I’ll also note that Washburn has not provided the reader with a list of characters or genealogical tables. This is particularly regrettable in view of his decision to identify characters by their titles, which change as the saga progresses, instead of names, requiring readers to puzzle out who the “Major Captain” or the “Major Counselor” might be. Inasmuch as all his predecessors have included guides to following the tale, the omission is curious and irritating.

I have done enough translating from Japanese to appreciate Washburn’s monumental effort; I admire him for having had the courage to undertake the task and the discipline to see it through. Even so, if I were obliged to rank the translations in English, I would place his at the bottom of the pile, beneath Royall Tyler’s spare version and Edward Seidensticker’s perverse, nonetheless distinctive, effort.

Which leaves Arthur Waley. There is no question that the Waley version is problematic: he cut and expurgated with abandon, deleting, among other things, the only example of Genji’s bisexuality. Moreover, his readings are often mistaken, and there are passages that turn out to be, on comparison with the original, his own invention.
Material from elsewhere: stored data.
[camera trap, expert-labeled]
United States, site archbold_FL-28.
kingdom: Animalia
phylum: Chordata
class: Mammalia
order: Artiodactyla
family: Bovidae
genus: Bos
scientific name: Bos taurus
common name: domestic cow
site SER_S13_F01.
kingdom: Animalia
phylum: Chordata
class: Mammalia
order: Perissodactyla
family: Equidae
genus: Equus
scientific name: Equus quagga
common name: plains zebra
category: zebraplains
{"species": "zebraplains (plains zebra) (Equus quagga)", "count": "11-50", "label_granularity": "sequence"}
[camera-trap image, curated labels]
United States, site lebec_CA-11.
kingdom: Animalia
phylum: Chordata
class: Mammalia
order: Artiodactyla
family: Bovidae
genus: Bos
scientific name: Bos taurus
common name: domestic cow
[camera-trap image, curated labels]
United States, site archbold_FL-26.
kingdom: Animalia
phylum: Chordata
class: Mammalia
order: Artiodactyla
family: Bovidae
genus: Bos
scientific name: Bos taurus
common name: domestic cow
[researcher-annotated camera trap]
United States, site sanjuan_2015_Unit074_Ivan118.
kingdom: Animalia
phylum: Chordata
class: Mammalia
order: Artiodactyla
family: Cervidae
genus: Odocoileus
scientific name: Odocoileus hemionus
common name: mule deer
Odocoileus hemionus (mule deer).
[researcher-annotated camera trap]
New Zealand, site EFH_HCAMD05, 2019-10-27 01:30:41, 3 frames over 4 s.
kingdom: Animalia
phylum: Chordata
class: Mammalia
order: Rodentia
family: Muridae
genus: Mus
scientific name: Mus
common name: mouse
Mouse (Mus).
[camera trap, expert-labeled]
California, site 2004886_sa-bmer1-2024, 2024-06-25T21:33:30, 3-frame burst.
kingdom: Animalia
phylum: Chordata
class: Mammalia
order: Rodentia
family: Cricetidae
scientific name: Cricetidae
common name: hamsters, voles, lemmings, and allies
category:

Even so, Waley, a member of the Bloomsbury group, was a genuine poet and a splendid stylist, and he managed to imbue his Genji with a distinctive sound, a voice that we are pleased and relieved to accept in lieu of Murasaki’s own. One recalls Borges’s “The Enigma of Edward Fitzgerald”: adjusting the enigma to fit the Genji, we discover a collaboration between a Japanese lady-in-waiting in the eleventh century and an eccentric Englishman in the 1920s that ushered forth a resonant English masterpiece with the heart and soul of ancient Japan. No translation since has come close.